-------- SOURCE DATA --------
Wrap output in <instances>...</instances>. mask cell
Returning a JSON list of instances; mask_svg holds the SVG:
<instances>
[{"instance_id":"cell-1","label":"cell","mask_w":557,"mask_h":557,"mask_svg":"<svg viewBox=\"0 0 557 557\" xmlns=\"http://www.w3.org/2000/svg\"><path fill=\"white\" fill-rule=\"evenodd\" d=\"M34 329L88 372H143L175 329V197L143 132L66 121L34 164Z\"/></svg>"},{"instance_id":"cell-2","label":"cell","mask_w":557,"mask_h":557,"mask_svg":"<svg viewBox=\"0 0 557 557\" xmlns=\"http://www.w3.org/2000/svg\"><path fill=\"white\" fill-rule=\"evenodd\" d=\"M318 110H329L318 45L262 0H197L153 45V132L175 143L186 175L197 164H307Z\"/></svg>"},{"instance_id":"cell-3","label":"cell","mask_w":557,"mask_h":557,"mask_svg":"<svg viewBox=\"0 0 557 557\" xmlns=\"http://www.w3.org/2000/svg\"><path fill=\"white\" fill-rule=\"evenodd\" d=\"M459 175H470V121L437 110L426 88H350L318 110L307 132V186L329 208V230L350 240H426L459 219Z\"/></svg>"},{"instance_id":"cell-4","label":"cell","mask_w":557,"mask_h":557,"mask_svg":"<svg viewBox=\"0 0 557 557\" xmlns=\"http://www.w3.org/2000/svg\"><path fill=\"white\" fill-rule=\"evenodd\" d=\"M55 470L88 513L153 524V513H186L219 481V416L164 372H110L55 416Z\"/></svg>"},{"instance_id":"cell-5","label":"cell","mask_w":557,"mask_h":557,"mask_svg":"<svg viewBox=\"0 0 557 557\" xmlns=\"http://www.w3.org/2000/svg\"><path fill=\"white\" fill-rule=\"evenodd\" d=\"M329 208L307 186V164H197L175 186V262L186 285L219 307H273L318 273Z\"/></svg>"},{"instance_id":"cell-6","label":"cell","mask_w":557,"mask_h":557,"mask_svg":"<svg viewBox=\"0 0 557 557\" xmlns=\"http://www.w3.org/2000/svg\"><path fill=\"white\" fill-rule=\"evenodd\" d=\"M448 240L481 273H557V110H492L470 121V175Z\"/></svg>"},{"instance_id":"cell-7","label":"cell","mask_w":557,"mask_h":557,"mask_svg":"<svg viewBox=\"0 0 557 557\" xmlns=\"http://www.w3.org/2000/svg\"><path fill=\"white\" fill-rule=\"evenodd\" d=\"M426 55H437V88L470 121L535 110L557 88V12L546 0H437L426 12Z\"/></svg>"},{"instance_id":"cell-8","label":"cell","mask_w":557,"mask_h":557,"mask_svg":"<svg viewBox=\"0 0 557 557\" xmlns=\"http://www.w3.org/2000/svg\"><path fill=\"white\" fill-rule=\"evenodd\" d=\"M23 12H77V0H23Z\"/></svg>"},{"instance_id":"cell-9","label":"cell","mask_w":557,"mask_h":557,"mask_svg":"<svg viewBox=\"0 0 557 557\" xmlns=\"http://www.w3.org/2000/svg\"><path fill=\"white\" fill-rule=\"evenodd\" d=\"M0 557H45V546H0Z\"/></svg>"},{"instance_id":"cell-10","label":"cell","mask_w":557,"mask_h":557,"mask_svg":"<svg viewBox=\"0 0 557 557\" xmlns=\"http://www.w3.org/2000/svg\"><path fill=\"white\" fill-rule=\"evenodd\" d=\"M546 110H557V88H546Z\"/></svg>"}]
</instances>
--------
Tally the lines of the data above that contain the string "instances", with case counting, and give only the number.

4